The museum maintains the Overland Trail saw nearly 20,000 explorers every year. Propst found estimates of 75,000 and 150,000 in the spring of 1859. Another author, Doris Monahan, dug up the story of one woman watching 900 wagons pass by her cabin.
“Most witnesses agreed that during the good weather there was an endless stream of wagons going west,” Monahan writes in “Destination Denver City: The South Platte Trail.”
But good weather could be hard to come by. Winds could be blistering, the snow merciless. The river vanished in hot, dry summers. In 1861, locusts descended upon the land like the wrath of God. In 1864, there was a ferocious flood.
Still they trudged on. The wagon covers bore names “similar to those of water-going vessels,” Monahan recounts, “dignified names like Constitution, Excelsior and Republic.”
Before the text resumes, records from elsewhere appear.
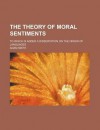 The Theory of Moral Sentiments to Which is Added a Dissertation on the Origin of Languages - Adam Smith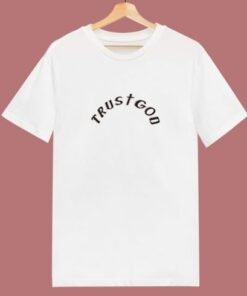 Trust God Kanye West 80s T Shirt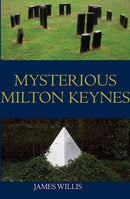 Mysterious Milton Keynes-9781780912035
Others were like “traveling billboards.” One advertised milk. Another sold whiskey. Another, Monahan writes, “must have caused five hundred miles of strained neck muscles. … ‘Cold Cuts and Pickled Eel’s Feet.’”
And then there was one most common: “Pikes Peak or Bust.”
All found rest at the stations that gave Ben Holladay his reputation as the Stagecoach King. Pony Express riders and Wells Fargo also did business along the Overland Trail.
But the mail and every other service came to a halt as clashes with tribes intensified. The climax came about 14 miles away from modern Sterling, at Summit Springs.
The ambush there on July 11, 1869, would be remembered as the last conflict between the plains’ natives and newcomers. Col. Carr reported 52 Indians killed and 17 women and children captured. Buffalo Bill Cody would re-create the event for live entertainment, while behind the scenes America’s first residents were bound for cultural ruin.
That summer the golden spike was driven, the Transcontinental Railroad finished. Transit on the Overland Trail shifted. The Rocky Mountain News editor penned a fond farewell to the migration: “Success always to the brave frontier men!”
In less than a decade of massive popularity, the trail gave the South Platte River valley and, yes, much of the state a destiny. Here under the shade of the only tree he could find for miles, Sterling’s first resident, William Shaw Hadfield, built a shanty of sod and watched commerce spread around him.
Dozens of century-old ranches rose from the settlers. The Overland Trail Museum celebrates them. Elsewhere are the weapons of war, the rifles and the arrowheads.
Elsewhere are more sad reminders of the costs. Back then, women would fashion their dead children’s hair into halos, and some dangle here in shadowboxes, remains of the unforgiving journey.
Elsewhere there’s a piano that came by wagon. A sign asks you to please not play, because “it cannot take much more.” But if you did, you’d hear a note that hardly carries beyond the room, faint and fading.
DETAILS
Overland Trail Museum at 110 Overland Trail, Sterling. 10 a.m.-4 p.m. Tuesday-Saturday from Nov. 1-March 31; 9 a.m.-5 p.m. Monday-Saturday from April 1-Oct. 31. $3 for adults, $1.50 for children.